Женя налил каждому мутную, зверски вонючую жидкость, и мы, чокнувшись разномастными чашками, стаканами, банками (кому что досталось), выпили за далекую свою Родину, пожелали ей вечной жизни и свободы, а также стойкости и мужества, силы и мощи в борьбе с проклятым врагом.

У меня с одного глотка, казалось, обожгло все внутренности (ну и отрава!), перед глазами почему-то все поплыло, закружилось, и я, расхрабрившись, произнесла тост: «Пусть наша Родина простит нас за невольное предательство. А мы, если доживем до светлого дня освобождения, постараемся доказать ей и свою верность, и преданность…»

Последние слова я, к своему стыду, произнесла невнятно, захлебываясь слезами. Но меня все поняли, потянулись ко мне со своими «фужерами». Кто-то тоже расплакался, кто-то стыдливо засморкался. Словом, испортила я все своим тостом, но, к счастью, ненадолго. Уже через несколько минут снова гудел над столом общий разговор, вспыхивал то и дело смех. Сидели в страшной тесноте (но не в обиде – все ведь поместились!) и вспоминали, вспоминали…

У меня почему-то не оказалось в кармане платка, и сидевший рядом Саша Дубоусов достал свой, но не отдал мне в руки, а осторожно вытер следы слез на щеках сам. Я почувствовала, как его рука, словно бы нечаянно, легла на мое плечо, и мгновенно протрезвела. Что это он? В голове ревниво мелькнуло: «Сам шляется к какой-то Адельке, а тут…» Но решила (будто бы ничего не произошло) не выказывать протеста, а подождать, что будет дальше.

Через несколько минут Сашка нашел под столом мою руку и крепко, как-то уж слишком уверенно, по-хозяйски, сжал ее. Я спокойно посмотрела на него: «Ты что, Саша? Тебе что-нибудь передать? Хочешь грибов?»

Он страшно смутился, покраснел: «Нет, спасибо, ничего не надо». Пальцы его разжались, а потом и другая рука незаметно исчезла с моего плеча. Но он и дальше продолжал оказывать мне усиленное внимание, однако в его манерах уже не было прежней развязности и разудалости.

Верка, видимо, заметила со своего места белоусовские «маневры», позднее с любопытством спросила у меня: «Что у тебя с Сашкой произошло?» Я пожала плечами: мол, абсолютно ничего. (Мне почему-то не захотелось с ней делиться.) Но она не поверила: «Знаешь, Сашка всю дорогу расспрашивал меня и Женьку о тебе, сказал, что ты ему очень нравишься».
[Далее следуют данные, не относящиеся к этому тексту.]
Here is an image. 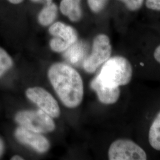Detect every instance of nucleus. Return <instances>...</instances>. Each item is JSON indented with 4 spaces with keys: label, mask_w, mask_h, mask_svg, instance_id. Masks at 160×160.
I'll return each instance as SVG.
<instances>
[{
    "label": "nucleus",
    "mask_w": 160,
    "mask_h": 160,
    "mask_svg": "<svg viewBox=\"0 0 160 160\" xmlns=\"http://www.w3.org/2000/svg\"><path fill=\"white\" fill-rule=\"evenodd\" d=\"M49 78L62 102L70 108L79 106L83 98L84 86L80 74L64 63L53 65L49 70Z\"/></svg>",
    "instance_id": "1"
},
{
    "label": "nucleus",
    "mask_w": 160,
    "mask_h": 160,
    "mask_svg": "<svg viewBox=\"0 0 160 160\" xmlns=\"http://www.w3.org/2000/svg\"><path fill=\"white\" fill-rule=\"evenodd\" d=\"M132 75L133 68L129 61L123 57L116 56L104 63L97 77L104 86L120 87L128 85Z\"/></svg>",
    "instance_id": "2"
},
{
    "label": "nucleus",
    "mask_w": 160,
    "mask_h": 160,
    "mask_svg": "<svg viewBox=\"0 0 160 160\" xmlns=\"http://www.w3.org/2000/svg\"><path fill=\"white\" fill-rule=\"evenodd\" d=\"M15 119L20 126L38 133L50 132L55 128L51 117L41 109L20 112L16 115Z\"/></svg>",
    "instance_id": "3"
},
{
    "label": "nucleus",
    "mask_w": 160,
    "mask_h": 160,
    "mask_svg": "<svg viewBox=\"0 0 160 160\" xmlns=\"http://www.w3.org/2000/svg\"><path fill=\"white\" fill-rule=\"evenodd\" d=\"M111 54L112 46L109 37L104 34L97 35L93 40L91 54L84 61V68L87 72H94L109 59Z\"/></svg>",
    "instance_id": "4"
},
{
    "label": "nucleus",
    "mask_w": 160,
    "mask_h": 160,
    "mask_svg": "<svg viewBox=\"0 0 160 160\" xmlns=\"http://www.w3.org/2000/svg\"><path fill=\"white\" fill-rule=\"evenodd\" d=\"M110 160H145L146 152L139 145L129 139H119L110 145L108 151Z\"/></svg>",
    "instance_id": "5"
},
{
    "label": "nucleus",
    "mask_w": 160,
    "mask_h": 160,
    "mask_svg": "<svg viewBox=\"0 0 160 160\" xmlns=\"http://www.w3.org/2000/svg\"><path fill=\"white\" fill-rule=\"evenodd\" d=\"M29 100L37 104L40 109L52 118H57L60 109L57 102L51 94L41 87L29 88L26 92Z\"/></svg>",
    "instance_id": "6"
},
{
    "label": "nucleus",
    "mask_w": 160,
    "mask_h": 160,
    "mask_svg": "<svg viewBox=\"0 0 160 160\" xmlns=\"http://www.w3.org/2000/svg\"><path fill=\"white\" fill-rule=\"evenodd\" d=\"M15 137L21 143L28 145L40 153L46 152L49 148V142L40 133L32 131L22 126L15 131Z\"/></svg>",
    "instance_id": "7"
},
{
    "label": "nucleus",
    "mask_w": 160,
    "mask_h": 160,
    "mask_svg": "<svg viewBox=\"0 0 160 160\" xmlns=\"http://www.w3.org/2000/svg\"><path fill=\"white\" fill-rule=\"evenodd\" d=\"M91 87L97 93L100 102L105 104L116 103L120 96L119 87H110L104 86L96 77L91 82Z\"/></svg>",
    "instance_id": "8"
},
{
    "label": "nucleus",
    "mask_w": 160,
    "mask_h": 160,
    "mask_svg": "<svg viewBox=\"0 0 160 160\" xmlns=\"http://www.w3.org/2000/svg\"><path fill=\"white\" fill-rule=\"evenodd\" d=\"M49 31L54 38L63 41L69 47L76 43L77 40V34L74 29L61 22L53 24Z\"/></svg>",
    "instance_id": "9"
},
{
    "label": "nucleus",
    "mask_w": 160,
    "mask_h": 160,
    "mask_svg": "<svg viewBox=\"0 0 160 160\" xmlns=\"http://www.w3.org/2000/svg\"><path fill=\"white\" fill-rule=\"evenodd\" d=\"M81 0H62L60 10L63 15L67 16L72 22L78 21L82 16L80 7Z\"/></svg>",
    "instance_id": "10"
},
{
    "label": "nucleus",
    "mask_w": 160,
    "mask_h": 160,
    "mask_svg": "<svg viewBox=\"0 0 160 160\" xmlns=\"http://www.w3.org/2000/svg\"><path fill=\"white\" fill-rule=\"evenodd\" d=\"M148 141L152 148L160 151V112L157 114L150 126Z\"/></svg>",
    "instance_id": "11"
},
{
    "label": "nucleus",
    "mask_w": 160,
    "mask_h": 160,
    "mask_svg": "<svg viewBox=\"0 0 160 160\" xmlns=\"http://www.w3.org/2000/svg\"><path fill=\"white\" fill-rule=\"evenodd\" d=\"M57 7L55 4H46L42 10L38 17L39 22L43 26L50 25L55 20L57 15Z\"/></svg>",
    "instance_id": "12"
},
{
    "label": "nucleus",
    "mask_w": 160,
    "mask_h": 160,
    "mask_svg": "<svg viewBox=\"0 0 160 160\" xmlns=\"http://www.w3.org/2000/svg\"><path fill=\"white\" fill-rule=\"evenodd\" d=\"M65 57L70 62L73 64L78 63L83 57L84 49L80 43H75L67 49Z\"/></svg>",
    "instance_id": "13"
},
{
    "label": "nucleus",
    "mask_w": 160,
    "mask_h": 160,
    "mask_svg": "<svg viewBox=\"0 0 160 160\" xmlns=\"http://www.w3.org/2000/svg\"><path fill=\"white\" fill-rule=\"evenodd\" d=\"M12 65L11 57L4 49L0 48V77L11 68Z\"/></svg>",
    "instance_id": "14"
},
{
    "label": "nucleus",
    "mask_w": 160,
    "mask_h": 160,
    "mask_svg": "<svg viewBox=\"0 0 160 160\" xmlns=\"http://www.w3.org/2000/svg\"><path fill=\"white\" fill-rule=\"evenodd\" d=\"M108 0H88L89 7L94 12H98L102 10Z\"/></svg>",
    "instance_id": "15"
},
{
    "label": "nucleus",
    "mask_w": 160,
    "mask_h": 160,
    "mask_svg": "<svg viewBox=\"0 0 160 160\" xmlns=\"http://www.w3.org/2000/svg\"><path fill=\"white\" fill-rule=\"evenodd\" d=\"M123 2L128 10L134 12L139 10L143 4V0H119Z\"/></svg>",
    "instance_id": "16"
},
{
    "label": "nucleus",
    "mask_w": 160,
    "mask_h": 160,
    "mask_svg": "<svg viewBox=\"0 0 160 160\" xmlns=\"http://www.w3.org/2000/svg\"><path fill=\"white\" fill-rule=\"evenodd\" d=\"M147 7L154 11H160V0H146Z\"/></svg>",
    "instance_id": "17"
},
{
    "label": "nucleus",
    "mask_w": 160,
    "mask_h": 160,
    "mask_svg": "<svg viewBox=\"0 0 160 160\" xmlns=\"http://www.w3.org/2000/svg\"><path fill=\"white\" fill-rule=\"evenodd\" d=\"M154 57L155 61L160 64V45L155 48L154 52Z\"/></svg>",
    "instance_id": "18"
},
{
    "label": "nucleus",
    "mask_w": 160,
    "mask_h": 160,
    "mask_svg": "<svg viewBox=\"0 0 160 160\" xmlns=\"http://www.w3.org/2000/svg\"><path fill=\"white\" fill-rule=\"evenodd\" d=\"M10 3L13 4H18L21 3L23 0H8Z\"/></svg>",
    "instance_id": "19"
},
{
    "label": "nucleus",
    "mask_w": 160,
    "mask_h": 160,
    "mask_svg": "<svg viewBox=\"0 0 160 160\" xmlns=\"http://www.w3.org/2000/svg\"><path fill=\"white\" fill-rule=\"evenodd\" d=\"M4 151V145L2 142V141L0 139V157L2 155Z\"/></svg>",
    "instance_id": "20"
},
{
    "label": "nucleus",
    "mask_w": 160,
    "mask_h": 160,
    "mask_svg": "<svg viewBox=\"0 0 160 160\" xmlns=\"http://www.w3.org/2000/svg\"><path fill=\"white\" fill-rule=\"evenodd\" d=\"M11 160H24L23 158L22 157H20V156H19V155H14V156H13V157H12V158H11Z\"/></svg>",
    "instance_id": "21"
},
{
    "label": "nucleus",
    "mask_w": 160,
    "mask_h": 160,
    "mask_svg": "<svg viewBox=\"0 0 160 160\" xmlns=\"http://www.w3.org/2000/svg\"><path fill=\"white\" fill-rule=\"evenodd\" d=\"M45 1H46V4H50L52 3V0H44Z\"/></svg>",
    "instance_id": "22"
},
{
    "label": "nucleus",
    "mask_w": 160,
    "mask_h": 160,
    "mask_svg": "<svg viewBox=\"0 0 160 160\" xmlns=\"http://www.w3.org/2000/svg\"><path fill=\"white\" fill-rule=\"evenodd\" d=\"M33 2H40L42 0H32Z\"/></svg>",
    "instance_id": "23"
}]
</instances>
Я все-таки не сумела скрыть досаду: «Пусть он помолчит! Говорит, что нравлюсь, а сам к этой грязной Адельке таскается». Но Вера не поняла моей досады: «Господи, при чем тут Аделька-то? Она сама на него вешается!.. Да и не только Аделька бегает за ним, учти, что и другие девчонки с ума по нему сходят. Сашка ведь такой парень!»

Да, Александр Дубоусов действительно хорош всем – и внешностью, и умением легко и непринужденно вести разговор. И что греха таить, он мне тоже нравится. Но… Поклонник на двоих мне не нужен.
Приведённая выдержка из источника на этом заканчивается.